◆ SHORT EXERCISE: Update the records below by replacing every "child's head" with "kid's head". Keep everything else the same.

(Excerpts from a spatial dataset)
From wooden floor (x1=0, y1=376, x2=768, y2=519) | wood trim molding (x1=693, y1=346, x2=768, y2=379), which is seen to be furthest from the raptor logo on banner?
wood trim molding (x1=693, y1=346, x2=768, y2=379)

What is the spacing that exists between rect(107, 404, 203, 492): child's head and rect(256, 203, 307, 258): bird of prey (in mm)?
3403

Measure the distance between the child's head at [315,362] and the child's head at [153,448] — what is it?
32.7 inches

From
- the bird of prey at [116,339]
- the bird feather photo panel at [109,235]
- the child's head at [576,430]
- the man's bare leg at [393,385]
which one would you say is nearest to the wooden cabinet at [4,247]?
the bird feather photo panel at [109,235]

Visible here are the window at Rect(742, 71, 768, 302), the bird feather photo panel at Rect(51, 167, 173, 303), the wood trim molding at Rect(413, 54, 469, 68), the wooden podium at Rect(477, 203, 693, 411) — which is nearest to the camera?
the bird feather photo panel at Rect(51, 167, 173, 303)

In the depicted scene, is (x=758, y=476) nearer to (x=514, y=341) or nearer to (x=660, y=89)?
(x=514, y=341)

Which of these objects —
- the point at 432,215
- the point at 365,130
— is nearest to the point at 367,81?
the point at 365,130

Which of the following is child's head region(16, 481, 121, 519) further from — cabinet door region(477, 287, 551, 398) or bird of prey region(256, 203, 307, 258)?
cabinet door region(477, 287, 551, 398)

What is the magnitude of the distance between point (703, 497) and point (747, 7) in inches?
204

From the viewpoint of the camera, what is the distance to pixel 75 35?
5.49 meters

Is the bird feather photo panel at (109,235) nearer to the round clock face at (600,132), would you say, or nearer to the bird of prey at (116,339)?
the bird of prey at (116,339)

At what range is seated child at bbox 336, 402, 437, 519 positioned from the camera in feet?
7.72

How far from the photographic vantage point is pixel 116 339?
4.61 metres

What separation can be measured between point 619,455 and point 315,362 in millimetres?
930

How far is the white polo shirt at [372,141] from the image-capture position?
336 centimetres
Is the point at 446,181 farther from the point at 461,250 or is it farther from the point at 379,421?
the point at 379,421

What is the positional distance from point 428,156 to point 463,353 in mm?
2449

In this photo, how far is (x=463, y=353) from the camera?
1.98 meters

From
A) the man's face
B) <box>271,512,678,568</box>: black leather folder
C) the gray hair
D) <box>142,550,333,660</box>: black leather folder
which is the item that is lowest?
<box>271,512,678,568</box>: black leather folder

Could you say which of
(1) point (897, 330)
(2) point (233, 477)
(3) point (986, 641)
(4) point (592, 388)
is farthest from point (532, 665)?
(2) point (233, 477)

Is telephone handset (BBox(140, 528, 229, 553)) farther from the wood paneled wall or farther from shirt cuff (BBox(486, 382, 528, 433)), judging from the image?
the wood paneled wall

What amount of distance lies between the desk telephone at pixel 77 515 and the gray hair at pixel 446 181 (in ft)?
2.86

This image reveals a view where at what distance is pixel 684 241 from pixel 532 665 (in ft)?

◆ CORRECT ANSWER:
From wooden floor (x1=0, y1=376, x2=768, y2=519) | wood trim molding (x1=693, y1=346, x2=768, y2=379), which is seen to be furthest from the raptor logo on banner?
wood trim molding (x1=693, y1=346, x2=768, y2=379)

What is the spacing that exists between rect(107, 404, 203, 492): kid's head and rect(256, 203, 307, 258): bird of prey (in mm)?
3403

Measure the distance between the kid's head at [315,362] and the kid's head at [153,448] — what is it?
32.7 inches

From
- the bird of prey at [116,339]
- the bird feather photo panel at [109,235]
- the kid's head at [576,430]
- the man's bare leg at [393,385]
which one would you say is nearest to the wooden cabinet at [4,247]?
the bird feather photo panel at [109,235]

Visible here are the window at Rect(742, 71, 768, 302), the bird feather photo panel at Rect(51, 167, 173, 303), the wood trim molding at Rect(413, 54, 469, 68), the wooden podium at Rect(477, 203, 693, 411) — which is nearest to the camera?
the bird feather photo panel at Rect(51, 167, 173, 303)

In the depicted scene, is (x=758, y=476) nearer to (x=514, y=341) or nearer to (x=660, y=89)?
(x=514, y=341)

Which of these objects —
- the point at 432,215
- the point at 365,130
— is nearest to the point at 367,81?
the point at 365,130

Which of the following is kid's head region(16, 481, 121, 519) further from — cabinet door region(477, 287, 551, 398) or bird of prey region(256, 203, 307, 258)?
cabinet door region(477, 287, 551, 398)

What is the magnitude of the distance between point (703, 497) and point (747, 7) in inches?
204

From the viewpoint of the camera, what is the distance to pixel 75 35?
5.49 meters

Is the bird feather photo panel at (109,235) nearer to the round clock face at (600,132), would you say, or nearer to the bird of prey at (116,339)?
the bird of prey at (116,339)

At what range is seated child at bbox 336, 402, 437, 519 positioned from the camera in feet?
7.72

How far from the photographic vantage point is pixel 116 339?
4.61 metres

What separation can be measured between point 619,455 and point 315,362 in millimetres?
930

How far is the white polo shirt at [372,141] from the image-capture position?
336 centimetres
Is the point at 446,181 farther from the point at 461,250 or is it farther from the point at 379,421?
the point at 379,421

What is the positional distance from point 428,156 to point 463,353 in mm?
2449

In this photo, how far is (x=463, y=353) from the camera?
1.98 meters

From
A) the man's face
B) <box>271,512,678,568</box>: black leather folder
C) the gray hair
D) <box>142,550,333,660</box>: black leather folder
which is the item that is lowest?
<box>271,512,678,568</box>: black leather folder

Could you say which of
(1) point (897, 330)
(2) point (233, 477)
(3) point (986, 641)
(4) point (592, 388)
is farthest from point (532, 665)?
(2) point (233, 477)

Is telephone handset (BBox(140, 528, 229, 553)) farther from the wood paneled wall or farther from shirt cuff (BBox(486, 382, 528, 433)), judging from the image?
the wood paneled wall

What amount of distance lies between the desk telephone at pixel 77 515 and the gray hair at pixel 446 181 (in ft)?
2.86

This image reveals a view where at what distance is pixel 684 241 from pixel 532 665 (in ft)?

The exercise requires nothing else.